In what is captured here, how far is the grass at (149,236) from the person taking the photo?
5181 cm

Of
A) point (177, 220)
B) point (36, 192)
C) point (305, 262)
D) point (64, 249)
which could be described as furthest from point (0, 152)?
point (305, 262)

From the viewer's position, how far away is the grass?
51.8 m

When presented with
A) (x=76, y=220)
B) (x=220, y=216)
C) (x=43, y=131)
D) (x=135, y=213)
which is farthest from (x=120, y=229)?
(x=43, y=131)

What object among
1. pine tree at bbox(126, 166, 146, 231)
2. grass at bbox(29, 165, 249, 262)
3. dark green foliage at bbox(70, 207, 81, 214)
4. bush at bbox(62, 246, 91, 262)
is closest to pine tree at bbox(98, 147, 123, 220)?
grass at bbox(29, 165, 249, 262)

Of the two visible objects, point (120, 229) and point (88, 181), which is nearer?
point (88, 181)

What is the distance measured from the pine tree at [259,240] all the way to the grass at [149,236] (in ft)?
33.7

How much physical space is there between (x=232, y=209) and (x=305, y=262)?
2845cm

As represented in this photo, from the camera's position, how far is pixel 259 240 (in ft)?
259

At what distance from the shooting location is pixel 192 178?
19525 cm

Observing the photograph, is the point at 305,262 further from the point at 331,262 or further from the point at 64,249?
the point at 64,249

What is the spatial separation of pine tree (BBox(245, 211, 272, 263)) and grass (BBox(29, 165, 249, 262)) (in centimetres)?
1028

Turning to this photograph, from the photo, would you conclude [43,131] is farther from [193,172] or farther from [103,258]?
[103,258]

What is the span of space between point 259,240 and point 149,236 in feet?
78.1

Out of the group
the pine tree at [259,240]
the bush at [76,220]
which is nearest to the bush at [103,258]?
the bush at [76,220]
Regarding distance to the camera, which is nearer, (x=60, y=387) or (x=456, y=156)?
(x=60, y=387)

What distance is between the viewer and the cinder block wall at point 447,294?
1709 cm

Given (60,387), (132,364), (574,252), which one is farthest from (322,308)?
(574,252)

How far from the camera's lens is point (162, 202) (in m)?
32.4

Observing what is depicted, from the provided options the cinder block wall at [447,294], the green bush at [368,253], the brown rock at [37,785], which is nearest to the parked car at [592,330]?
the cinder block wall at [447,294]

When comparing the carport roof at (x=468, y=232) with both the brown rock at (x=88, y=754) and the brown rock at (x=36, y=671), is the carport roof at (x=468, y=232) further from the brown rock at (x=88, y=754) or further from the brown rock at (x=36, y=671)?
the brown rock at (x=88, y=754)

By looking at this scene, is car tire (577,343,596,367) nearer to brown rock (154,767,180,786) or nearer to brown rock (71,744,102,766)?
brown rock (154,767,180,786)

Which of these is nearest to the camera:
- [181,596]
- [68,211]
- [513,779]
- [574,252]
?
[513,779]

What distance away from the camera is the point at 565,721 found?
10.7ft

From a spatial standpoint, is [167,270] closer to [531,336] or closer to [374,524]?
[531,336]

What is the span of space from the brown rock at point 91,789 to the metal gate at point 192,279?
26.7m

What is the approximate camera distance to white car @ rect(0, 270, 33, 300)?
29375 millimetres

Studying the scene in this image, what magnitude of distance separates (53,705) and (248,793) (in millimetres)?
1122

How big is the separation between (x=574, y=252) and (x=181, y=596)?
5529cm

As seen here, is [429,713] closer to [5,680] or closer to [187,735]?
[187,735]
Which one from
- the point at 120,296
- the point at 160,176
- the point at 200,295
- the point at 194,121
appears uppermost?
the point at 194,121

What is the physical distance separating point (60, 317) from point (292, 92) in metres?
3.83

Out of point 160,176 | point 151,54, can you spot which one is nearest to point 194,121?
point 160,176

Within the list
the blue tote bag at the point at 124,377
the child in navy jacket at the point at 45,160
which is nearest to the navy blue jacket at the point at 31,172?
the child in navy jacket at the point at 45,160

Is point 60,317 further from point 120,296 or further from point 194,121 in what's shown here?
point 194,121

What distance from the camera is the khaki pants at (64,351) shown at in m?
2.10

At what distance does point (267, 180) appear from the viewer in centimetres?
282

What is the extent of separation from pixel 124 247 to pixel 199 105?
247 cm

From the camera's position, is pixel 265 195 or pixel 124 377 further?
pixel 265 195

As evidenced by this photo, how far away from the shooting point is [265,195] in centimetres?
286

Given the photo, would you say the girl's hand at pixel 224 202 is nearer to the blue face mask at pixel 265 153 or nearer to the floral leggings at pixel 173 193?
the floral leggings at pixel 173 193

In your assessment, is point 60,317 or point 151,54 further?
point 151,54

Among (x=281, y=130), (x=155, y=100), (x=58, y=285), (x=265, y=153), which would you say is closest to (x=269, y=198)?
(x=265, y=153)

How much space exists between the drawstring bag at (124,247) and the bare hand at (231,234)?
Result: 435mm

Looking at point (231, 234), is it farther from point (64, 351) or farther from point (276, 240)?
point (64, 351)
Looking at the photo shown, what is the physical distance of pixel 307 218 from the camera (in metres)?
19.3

###

Consigne: Modifie les items en remplaçant chaque occurrence de « pine tree » par « fir tree », puis redonne-les en entier sans aucun autre changement.

Réponse rédigée:
In what is captured here, how far is the grass at (149,236) from the person taking the photo?
5181 cm

Of
A) point (177, 220)
B) point (36, 192)
C) point (305, 262)
D) point (64, 249)
which could be described as furthest from point (0, 152)?
point (305, 262)

From the viewer's position, how far away is the grass?
51.8 m

When presented with
A) (x=76, y=220)
B) (x=220, y=216)
C) (x=43, y=131)
D) (x=135, y=213)
which is farthest from (x=120, y=229)?
(x=43, y=131)

What object among
1. fir tree at bbox(126, 166, 146, 231)
2. grass at bbox(29, 165, 249, 262)
3. dark green foliage at bbox(70, 207, 81, 214)
4. bush at bbox(62, 246, 91, 262)
is closest to fir tree at bbox(98, 147, 123, 220)?
grass at bbox(29, 165, 249, 262)

Of the two visible objects, point (120, 229) and point (88, 181), which is nearer?
point (88, 181)

What is the distance measured from the fir tree at [259,240] all the way to the grass at [149,236] (in ft)?
33.7

How much physical space is there between (x=232, y=209) and (x=305, y=262)?
2845cm

As represented in this photo, from the camera's position, how far is pixel 259 240 (in ft)?
259

At what distance from the shooting location is pixel 192 178?
19525 cm

Observing the photograph, is the point at 305,262 further from the point at 331,262 or further from the point at 64,249?
the point at 64,249

What is the spatial separation of fir tree (BBox(245, 211, 272, 263)) and grass (BBox(29, 165, 249, 262)) (in centimetres)?
1028

Turning to this photograph, from the photo, would you conclude [43,131] is farther from [193,172] or farther from [103,258]?
[103,258]

What is the span of space between point 259,240 and point 149,236 in feet?
78.1

Out of the group
the fir tree at [259,240]
the bush at [76,220]
which is nearest to the bush at [103,258]?
the bush at [76,220]
Regarding distance to the camera, which is nearer, (x=60, y=387) or (x=456, y=156)?
(x=60, y=387)

What distance is between the viewer and the cinder block wall at point 447,294?
1709 cm

Given (60,387), (132,364), (574,252), which one is farthest from (322,308)?
(574,252)

How far from the camera's lens is point (162, 202) (in m)?
32.4

Observing what is depicted, from the provided options the cinder block wall at [447,294], the green bush at [368,253], the brown rock at [37,785], which is nearest to the parked car at [592,330]?
the cinder block wall at [447,294]

When comparing the carport roof at (x=468, y=232) with both the brown rock at (x=88, y=754) and the brown rock at (x=36, y=671), is the carport roof at (x=468, y=232) further from the brown rock at (x=88, y=754) or further from the brown rock at (x=36, y=671)?
the brown rock at (x=88, y=754)

By looking at this scene, is car tire (577,343,596,367) nearer to brown rock (154,767,180,786) or nearer to brown rock (71,744,102,766)?
brown rock (154,767,180,786)

Which of these is nearest to the camera:
- [181,596]
- [68,211]
- [513,779]
- [574,252]
?
[513,779]

What distance away from the camera is the point at 565,721 found?
10.7ft

From a spatial standpoint, is [167,270] closer to [531,336] or closer to [374,524]?
[531,336]

What is the span of space from the brown rock at point 91,789 to the metal gate at point 192,279?
26.7m

What is the approximate camera distance to white car @ rect(0, 270, 33, 300)?
29375 millimetres

Studying the scene in this image, what magnitude of distance separates (53,705) and (248,793) (in millimetres)?
1122

How big is the separation between (x=574, y=252) and (x=181, y=596)?
5529cm

As seen here, is [429,713] closer to [5,680] or closer to [187,735]?
[187,735]
Which one from
- the point at 120,296
- the point at 160,176
- the point at 200,295
- the point at 194,121
appears uppermost?
the point at 194,121

What is the physical distance separating point (60, 317) from point (292, 92) in metres?
3.83

Out of point 160,176 | point 151,54, can you spot which one is nearest to point 194,121?
point 160,176

Within the list
the blue tote bag at the point at 124,377
the child in navy jacket at the point at 45,160
which is nearest to the navy blue jacket at the point at 31,172?
the child in navy jacket at the point at 45,160

Is point 60,317 further from point 120,296 or further from point 194,121 in what's shown here?
point 194,121

What distance from the camera is the khaki pants at (64,351) shown at in m?
2.10

At what distance does point (267, 180) appear from the viewer in centimetres?
282

What is the extent of separation from pixel 124 247 to pixel 199 105?
247 cm

From the camera's position, is pixel 265 195 or pixel 124 377 further?
pixel 265 195

As evidenced by this photo, how far away from the shooting point is [265,195] in centimetres?
286

Given the photo, would you say the girl's hand at pixel 224 202 is nearer to the blue face mask at pixel 265 153 or nearer to the floral leggings at pixel 173 193?
the floral leggings at pixel 173 193

In your assessment, is point 60,317 or point 151,54 further?
point 151,54

Among (x=281, y=130), (x=155, y=100), (x=58, y=285), (x=265, y=153), which would you say is closest to (x=269, y=198)?
(x=265, y=153)

How much space exists between the drawstring bag at (124,247) and the bare hand at (231,234)?
Result: 435mm

Looking at point (231, 234), is it farther from point (64, 351) or farther from point (276, 240)?
point (64, 351)
Looking at the photo shown, what is the physical distance of pixel 307 218 from the camera (in metres)?
19.3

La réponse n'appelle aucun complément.